Fragmentos de datos de preguntas espaciales
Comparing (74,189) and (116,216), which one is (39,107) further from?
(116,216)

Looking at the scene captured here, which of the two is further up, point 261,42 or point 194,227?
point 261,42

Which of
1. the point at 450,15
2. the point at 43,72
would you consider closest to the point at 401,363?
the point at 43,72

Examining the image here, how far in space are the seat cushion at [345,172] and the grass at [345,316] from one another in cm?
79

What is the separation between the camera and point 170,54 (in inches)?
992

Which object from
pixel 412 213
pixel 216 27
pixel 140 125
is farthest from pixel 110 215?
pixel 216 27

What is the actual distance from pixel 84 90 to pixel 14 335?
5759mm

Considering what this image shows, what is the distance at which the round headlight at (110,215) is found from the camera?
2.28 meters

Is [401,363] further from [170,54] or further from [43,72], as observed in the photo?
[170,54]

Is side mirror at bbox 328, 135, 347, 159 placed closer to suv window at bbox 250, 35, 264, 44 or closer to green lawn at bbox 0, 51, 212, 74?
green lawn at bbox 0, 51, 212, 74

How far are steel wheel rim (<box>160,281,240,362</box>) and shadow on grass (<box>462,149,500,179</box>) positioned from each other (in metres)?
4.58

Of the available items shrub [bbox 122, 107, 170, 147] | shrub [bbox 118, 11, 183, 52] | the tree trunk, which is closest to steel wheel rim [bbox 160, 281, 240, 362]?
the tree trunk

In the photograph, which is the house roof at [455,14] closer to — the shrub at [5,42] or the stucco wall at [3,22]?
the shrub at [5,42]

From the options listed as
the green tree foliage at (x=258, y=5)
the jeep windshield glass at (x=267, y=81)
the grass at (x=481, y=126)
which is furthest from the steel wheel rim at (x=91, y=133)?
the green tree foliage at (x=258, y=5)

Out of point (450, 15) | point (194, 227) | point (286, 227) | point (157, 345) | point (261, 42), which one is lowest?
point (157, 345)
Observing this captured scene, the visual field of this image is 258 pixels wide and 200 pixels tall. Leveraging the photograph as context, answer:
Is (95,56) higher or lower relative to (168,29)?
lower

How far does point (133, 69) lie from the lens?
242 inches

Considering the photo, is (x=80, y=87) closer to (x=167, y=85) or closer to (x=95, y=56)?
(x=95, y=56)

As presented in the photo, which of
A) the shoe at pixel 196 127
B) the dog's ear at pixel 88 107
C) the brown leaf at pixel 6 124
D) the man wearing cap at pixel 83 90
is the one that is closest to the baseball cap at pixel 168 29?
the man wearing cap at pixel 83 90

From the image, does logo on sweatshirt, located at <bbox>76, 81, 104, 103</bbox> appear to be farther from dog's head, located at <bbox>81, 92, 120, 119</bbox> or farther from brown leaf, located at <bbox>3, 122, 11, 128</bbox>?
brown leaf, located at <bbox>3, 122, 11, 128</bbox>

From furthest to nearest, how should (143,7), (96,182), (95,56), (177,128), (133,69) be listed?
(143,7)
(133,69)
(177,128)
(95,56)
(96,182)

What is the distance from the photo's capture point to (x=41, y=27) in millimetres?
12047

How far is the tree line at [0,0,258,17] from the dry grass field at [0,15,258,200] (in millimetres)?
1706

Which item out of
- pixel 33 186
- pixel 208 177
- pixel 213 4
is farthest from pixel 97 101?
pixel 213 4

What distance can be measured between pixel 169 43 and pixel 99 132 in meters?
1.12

Lo que se pide: Copia las líneas desde la que contiene "What distance can" hasta el final de las entradas y cambia "measured" por "determined". El resto debe quedar igual.

Respuesta a esto:
What distance can be determined between pixel 169 43 and pixel 99 132 in meters?
1.12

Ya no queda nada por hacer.